Collected data
* * * * *
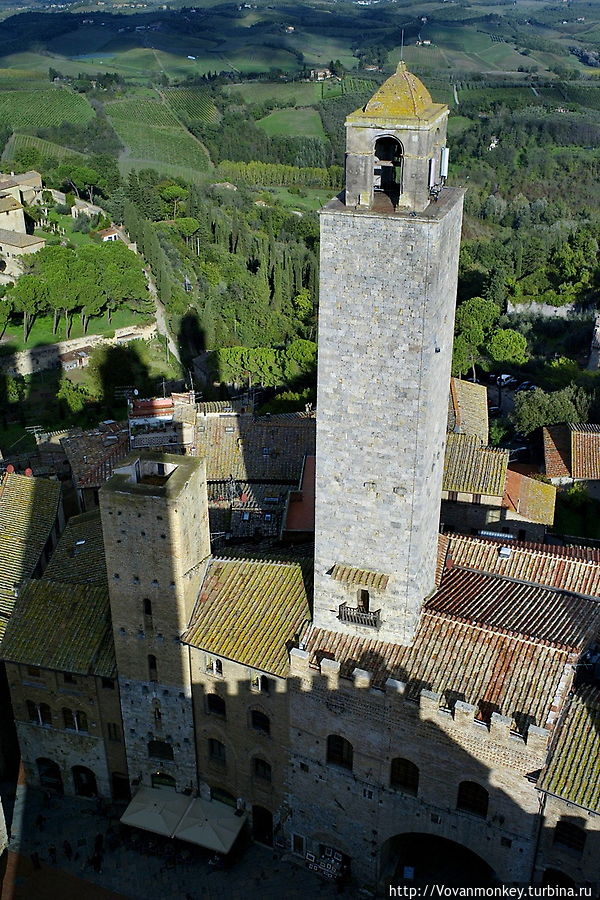 Башня Роньоза и левее башня Киджи Башня Роньоза и левее башня Киджи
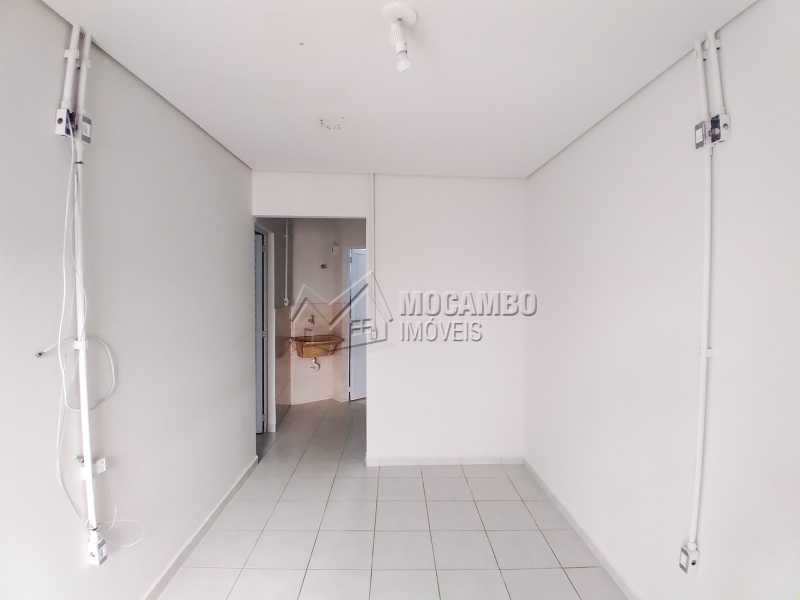 Conheça Sala do imóvel - Casa 1 quarto para alugar Itatiba,SP Centro - R$ 780 - FCCA10311 - 3 Sala - Casa 1 quarto para alugar Itatiba,SP Centro - R$ 780 - FCCA10311 - 3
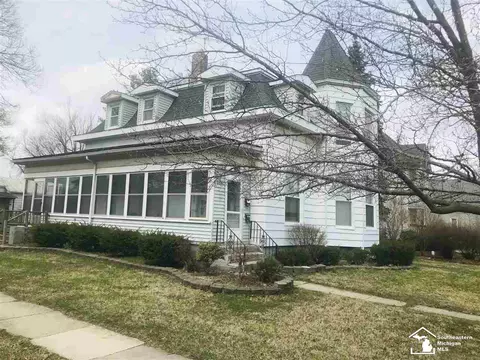 528 Smith, Monroe, MI 48161 photo 1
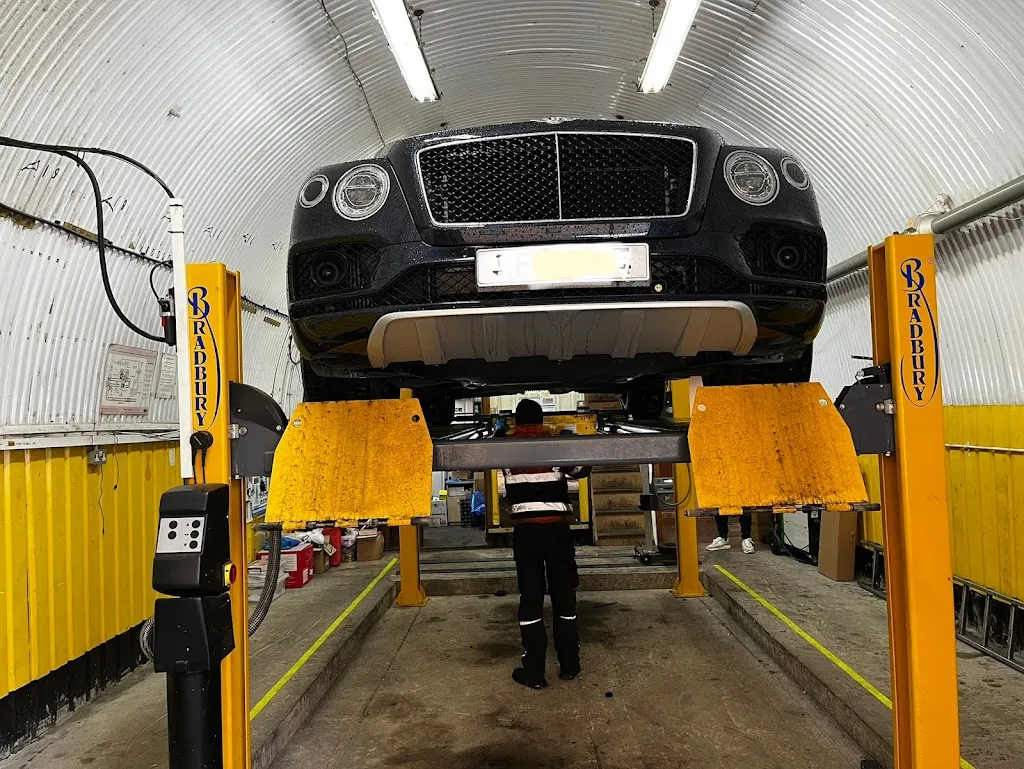 Tyre World ,MOT & Alignment Service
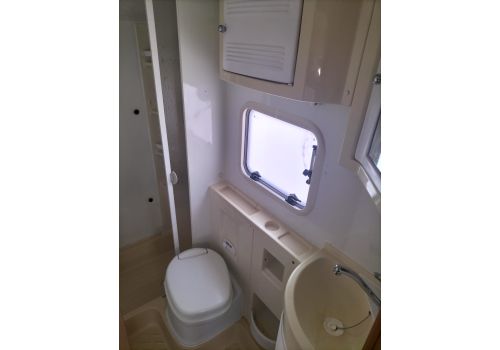 Low Profile Motorhome RIMOR 700 en Sale Occasion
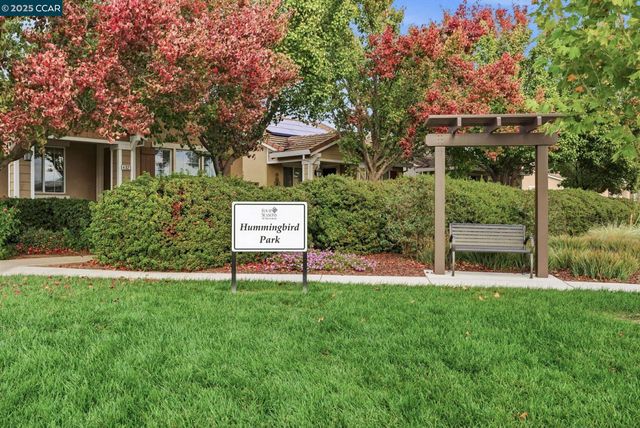 4213 Hovnanian Dr, Sacramento, CA 95834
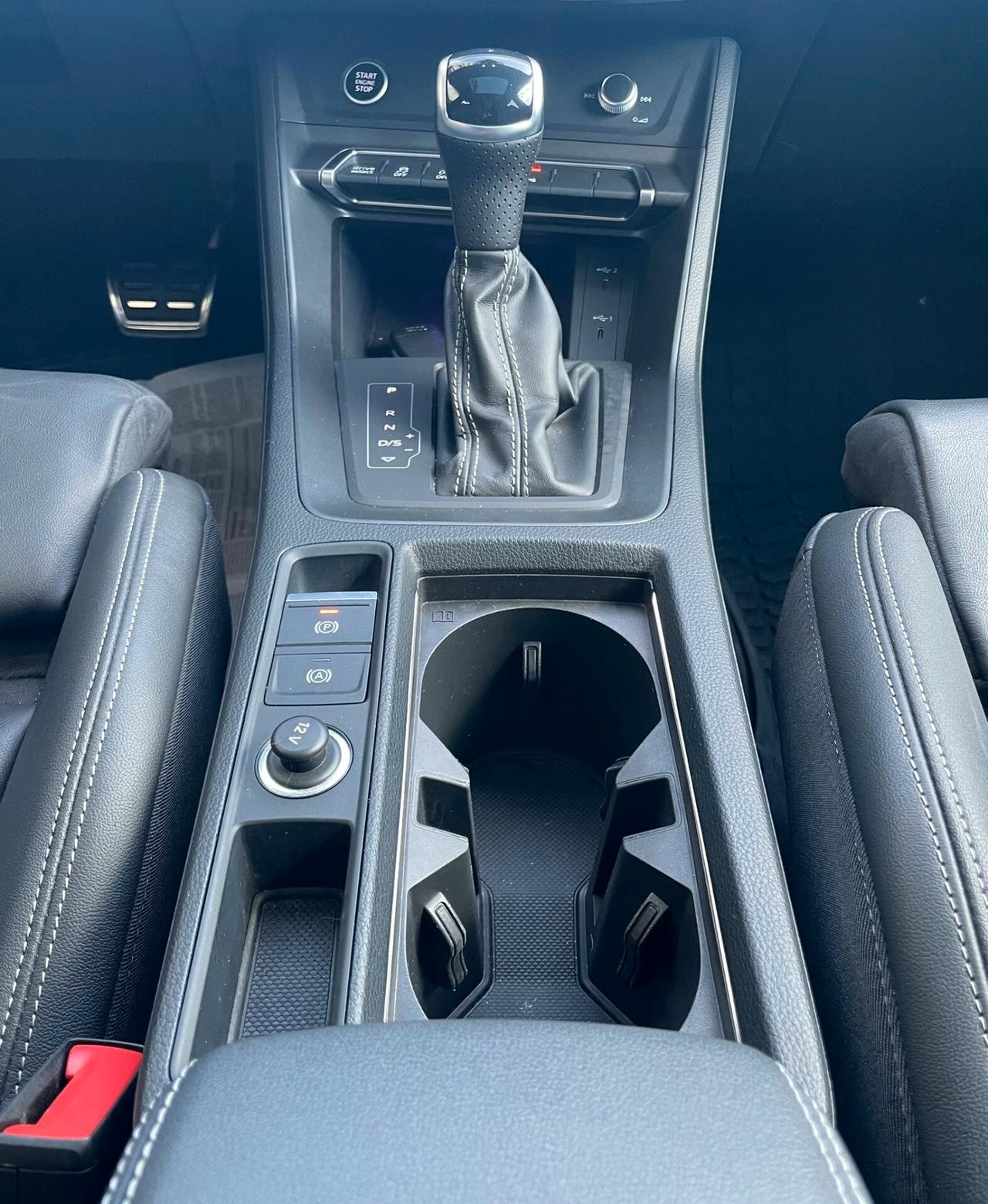 Audi Q3 40 TDI SPB S-line quattro Identity Black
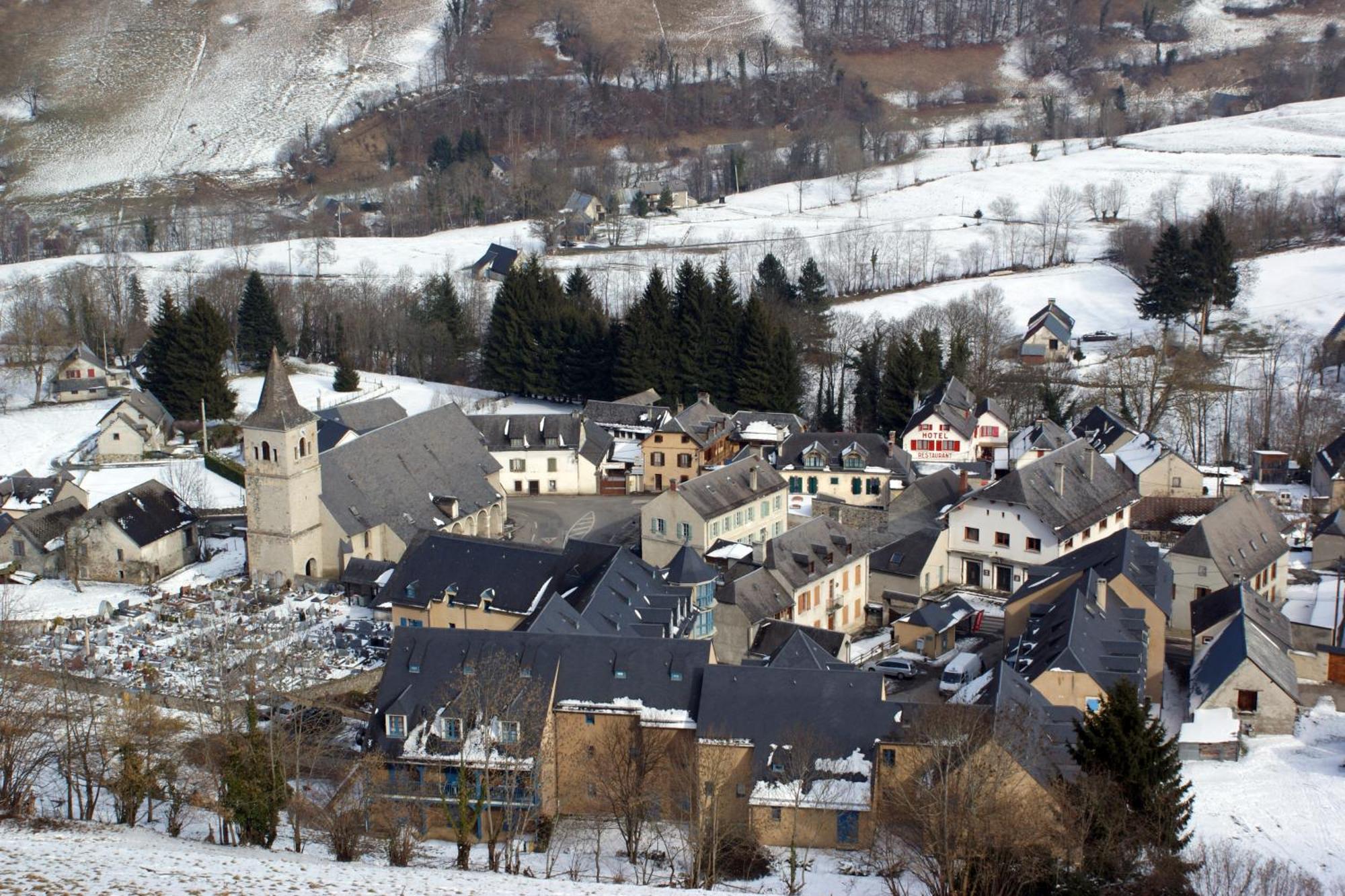 Hotel Les Deux Cols Sainte-Marie-de-Campan Exterior photo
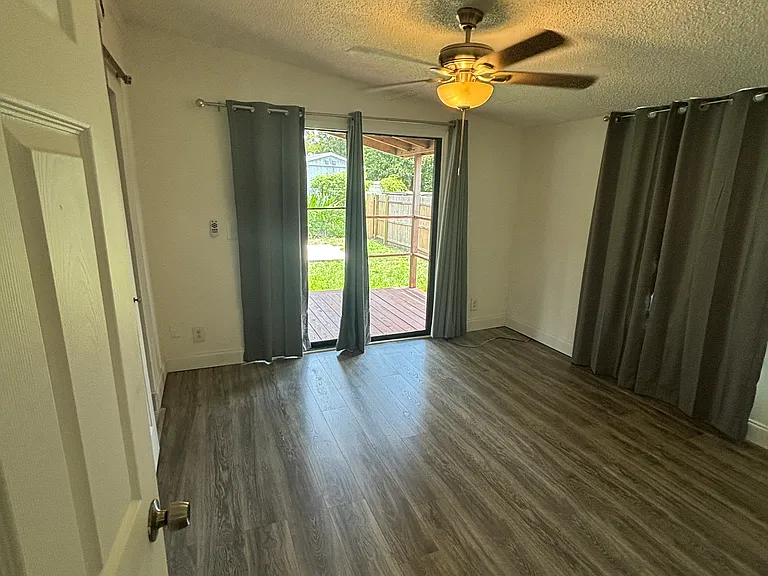 415 Leslie Dr — Photo 11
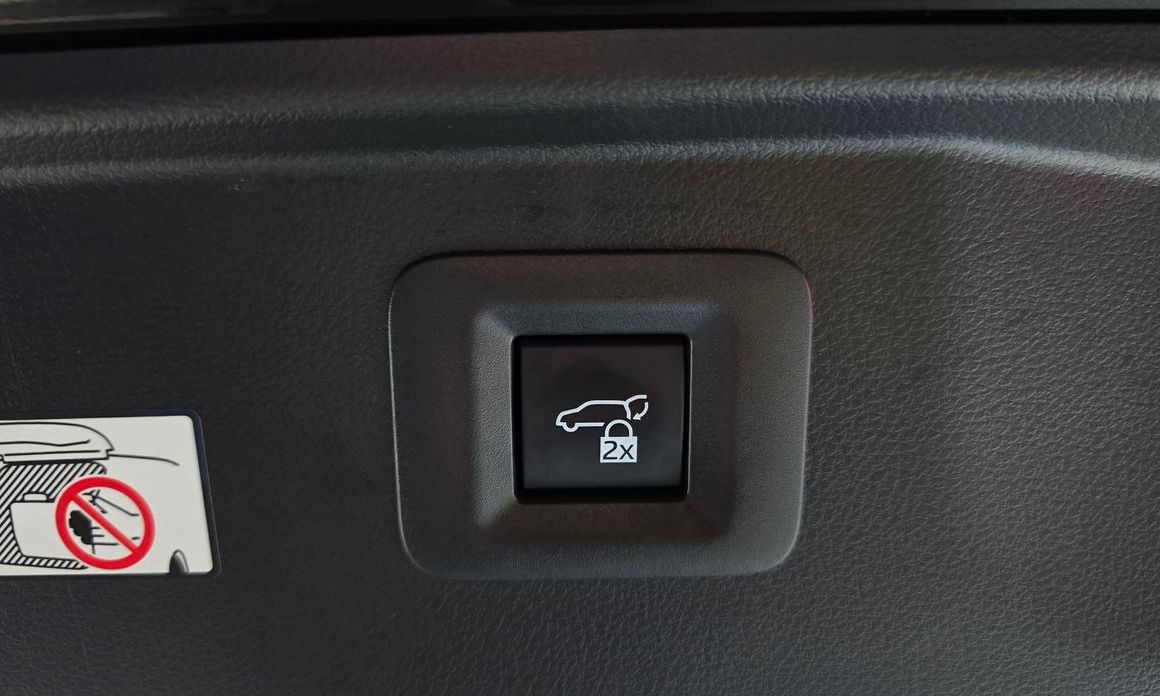 Toyota Alphard 2024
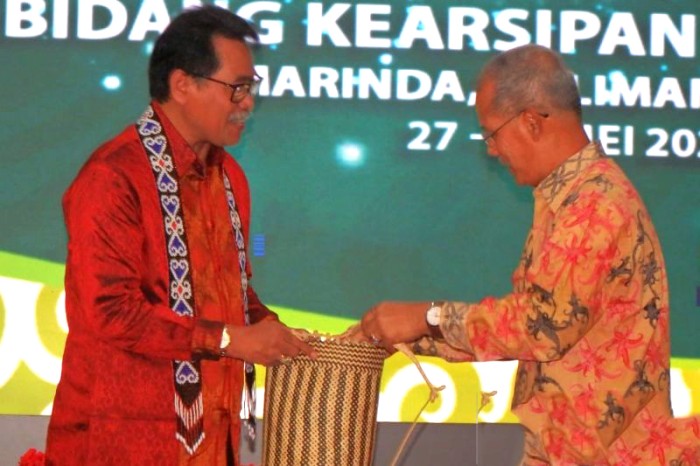 Mewakili ANRI, Deputi Bidang Informasi dan Pengembangan Sistem Kearsipan ANRI, Andi Kasman (kiri) saat menerima Anjat dari Staf Ahli Gubernur Bidang Reformasi Birokrasi dan Keuangan Daerah Provinsi Kalimantan Timur Diddy Rusdiansyah Anan Dani. [ANTARA/Ahmad Rifandi]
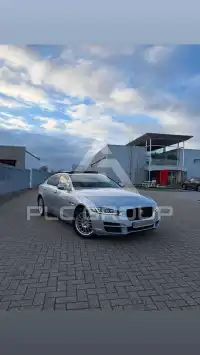 2018 Jaguar XE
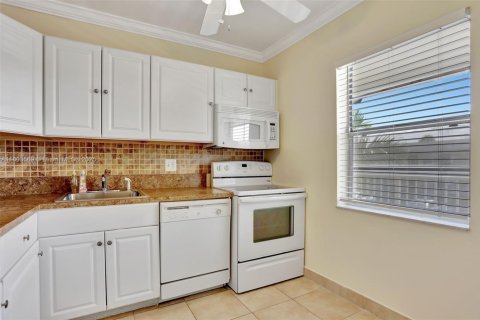 Condo in Margate, Florida, 2 bedrooms  № 1689428 - photo 4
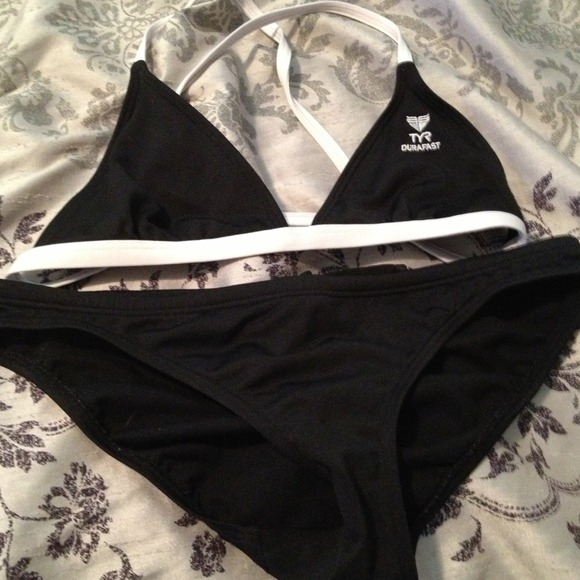 Sold!! TYR bikini M/L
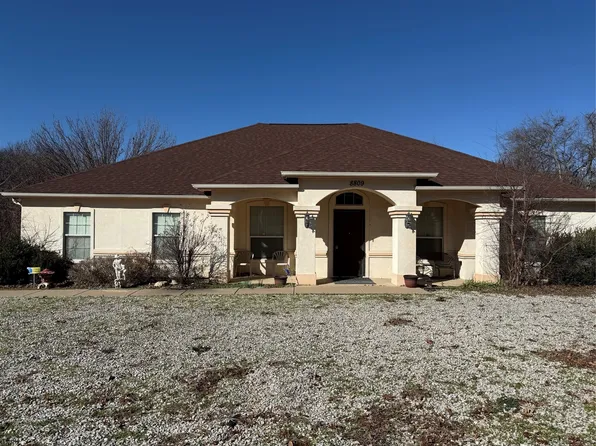 8809 Glen Hollow Dr, Fort Worth, TX 76179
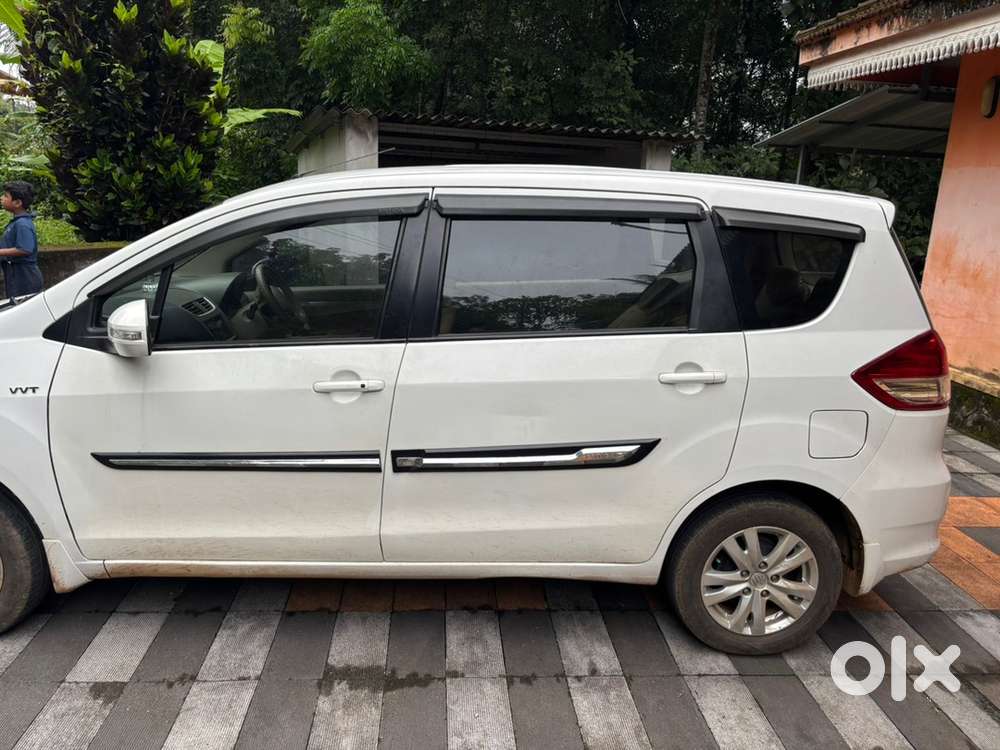Maruti Suzuki Ertiga Petrol 2017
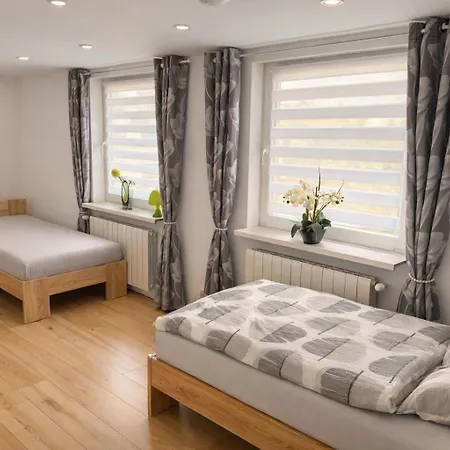 Haus Fuer 6 Personen Ausgestattet, Wifi , Netflix, Smart Tv * Ноймюнстер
* * * * *
THE PROBLEM –
An exact reprint of the records above is required, with all pictures left out.

EXPECTED ANSWER –
 Башня Роньоза и левее башня Киджи Башня Роньоза и левее башня Киджи
 Conheça Sala do imóvel - Casa 1 quarto para alugar Itatiba,SP Centro - R$ 780 - FCCA10311 - 3 Sala - Casa 1 quarto para alugar Itatiba,SP Centro - R$ 780 - FCCA10311 - 3
 528 Smith, Monroe, MI 48161 photo 1
 Tyre World ,MOT & Alignment Service
 Low Profile Motorhome RIMOR 700 en Sale Occasion
 4213 Hovnanian Dr, Sacramento, CA 95834
 Audi Q3 40 TDI SPB S-line quattro Identity Black
 Hotel Les Deux Cols Sainte-Marie-de-Campan Exterior photo
 415 Leslie Dr — Photo 11
 Toyota Alphard 2024
 Mewakili ANRI, Deputi Bidang Informasi dan Pengembangan Sistem Kearsipan ANRI, Andi Kasman (kiri) saat menerima Anjat dari Staf Ahli Gubernur Bidang Reformasi Birokrasi dan Keuangan Daerah Provinsi Kalimantan Timur Diddy Rusdiansyah Anan Dani. [ANTARA/Ahmad Rifandi]
 2018 Jaguar XE
 Condo in Margate, Florida, 2 bedrooms  № 1689428 - photo 4
 Sold!! TYR bikini M/L
 8809 Glen Hollow Dr, Fort Worth, TX 76179
Maruti Suzuki Ertiga Petrol 2017
 Haus Fuer 6 Personen Ausgestattet, Wifi , Netflix, Smart Tv * Ноймюнстер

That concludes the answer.